**WRITTEN REQUEST:** Count the lines in the items below that contain the word "lesser", and reply with the number alone.

+ + + + + + +

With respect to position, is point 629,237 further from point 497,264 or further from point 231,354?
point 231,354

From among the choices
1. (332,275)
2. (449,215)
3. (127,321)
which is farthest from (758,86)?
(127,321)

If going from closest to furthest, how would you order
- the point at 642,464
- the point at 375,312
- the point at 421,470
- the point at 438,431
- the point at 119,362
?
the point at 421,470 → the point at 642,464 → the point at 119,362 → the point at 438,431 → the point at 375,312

+ + + + + + +

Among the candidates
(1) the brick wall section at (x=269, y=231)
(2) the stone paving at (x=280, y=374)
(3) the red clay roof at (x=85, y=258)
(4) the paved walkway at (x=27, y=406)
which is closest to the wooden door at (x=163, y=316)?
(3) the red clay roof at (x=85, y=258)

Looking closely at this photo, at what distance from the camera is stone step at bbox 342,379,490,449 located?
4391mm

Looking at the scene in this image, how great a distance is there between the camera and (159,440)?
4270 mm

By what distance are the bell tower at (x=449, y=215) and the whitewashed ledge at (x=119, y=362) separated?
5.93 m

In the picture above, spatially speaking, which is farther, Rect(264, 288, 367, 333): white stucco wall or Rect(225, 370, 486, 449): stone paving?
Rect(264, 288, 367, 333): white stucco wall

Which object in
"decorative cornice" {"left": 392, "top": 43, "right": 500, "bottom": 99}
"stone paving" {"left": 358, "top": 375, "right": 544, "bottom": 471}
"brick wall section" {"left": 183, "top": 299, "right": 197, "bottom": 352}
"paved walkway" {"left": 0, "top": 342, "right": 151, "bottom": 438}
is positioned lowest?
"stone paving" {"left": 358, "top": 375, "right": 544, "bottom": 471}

+ + + + + + +

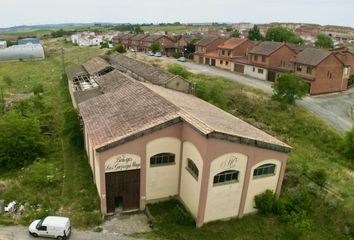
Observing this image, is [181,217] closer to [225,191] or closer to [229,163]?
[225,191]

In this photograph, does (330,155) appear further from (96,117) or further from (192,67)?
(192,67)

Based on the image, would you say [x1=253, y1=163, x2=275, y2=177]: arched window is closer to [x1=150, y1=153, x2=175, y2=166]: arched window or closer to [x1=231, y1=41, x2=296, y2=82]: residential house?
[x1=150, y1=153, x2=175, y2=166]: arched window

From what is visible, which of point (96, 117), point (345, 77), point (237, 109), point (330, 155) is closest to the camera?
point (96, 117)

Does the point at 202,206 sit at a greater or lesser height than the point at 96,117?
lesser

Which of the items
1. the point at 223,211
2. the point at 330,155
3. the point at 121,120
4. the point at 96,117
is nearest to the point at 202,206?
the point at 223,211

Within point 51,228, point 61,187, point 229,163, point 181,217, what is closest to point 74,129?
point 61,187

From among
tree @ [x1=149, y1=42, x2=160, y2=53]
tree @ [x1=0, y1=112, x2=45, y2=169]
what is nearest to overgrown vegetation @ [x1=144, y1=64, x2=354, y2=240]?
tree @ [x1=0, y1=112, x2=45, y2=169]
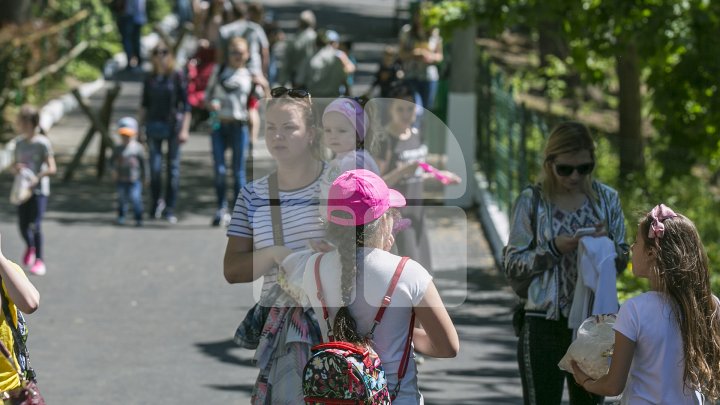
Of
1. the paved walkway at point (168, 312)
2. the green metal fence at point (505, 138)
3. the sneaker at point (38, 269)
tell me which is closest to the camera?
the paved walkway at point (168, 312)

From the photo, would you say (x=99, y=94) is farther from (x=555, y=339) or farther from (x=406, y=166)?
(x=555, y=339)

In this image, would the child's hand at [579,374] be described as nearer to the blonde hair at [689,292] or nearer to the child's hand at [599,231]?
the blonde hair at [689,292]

+ + + + + + +

**EXERCISE RESPONSE:** 2